** BEGIN EXTRACT PROVIDED **
Perhaps he was writing for Microsoft then too??

Between the shills and those just after page hits, there sure are a lot of
articles not worth the paper they could have been written on. It's funny
seeing the guy cite himself though.

Pity the iPhone is so hard to use and lacking that keyboard. People with the
urge to hit control-alt-F7 obviously weren't consulted. And his point about
multiple functions... Perhaps he figures there's still a market for dedicated
word processors or something.

[http://en.wikipedia.org/wiki/Wang_Laboratories#WP_Market_Col...](http://en.wikipedia.org/wiki/Wang_Laboratories#WP_Market_Collapse)

------
jarin
"The user has to interrupt her blissful reverie, open her eyes, come back
visually to the yucky airplane that the beautiful music from the iPhone has
been helping her escape. She then has to pick the phone up in one hand, lift
it up to where she can see it, use her other hand to press the forward button,
and put the phone back down. Instead of a one-hand, no eye operation, it's a
two-hand, two-eye operation."

Or you can just double-click the button on the earbuds. One-hand, no eye
operation.
** END EXTRACT PROVIDED **
** BEGIN SUPPLIED INFORMATION **
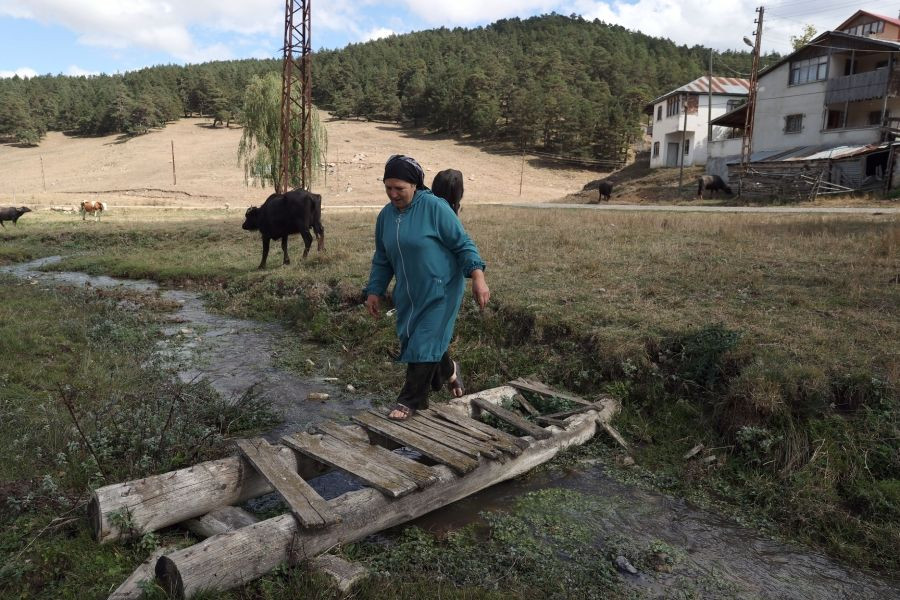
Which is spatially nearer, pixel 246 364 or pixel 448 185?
pixel 246 364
** END SUPPLIED INFORMATION **
-- TO-DO LIST --
**a)** Transcribe the iPhone forum discussion between "Perhaps he was" and "cite himself though.", inclusive.
**b)** Write what comes next in the iPhone forum discussion, starting after its last sentence.

-- FINAL ANSWERS --
**a)**
Perhaps he was writing for Microsoft then too??

Between the shills and those just after page hits, there sure are a lot of
articles not worth the paper they could have been written on. It's funny
seeing the guy cite himself though.

**b)**
------
dasil003
How embarassing for this guy. I guess the lesson is that armchair UI experts
shouldn't underestimate Apple's product design skills. All his critiques are
obvious issues that Apple was probably thinking about from day 1 of product
design in 2005 or whenever. Buttons too small for touchscreen; make them
bigger. No tactile feedback; make the UI super-responsive.

On the other hand you can cut the guy some slack since he made these
predictions before release. It's actually quite a bit more embarassing when
you hear an interview from Ballmer in 2010 floundering around trying to stick
to his talking points about how an iPad is still a PC, and PCs will come in
many form factors, etc.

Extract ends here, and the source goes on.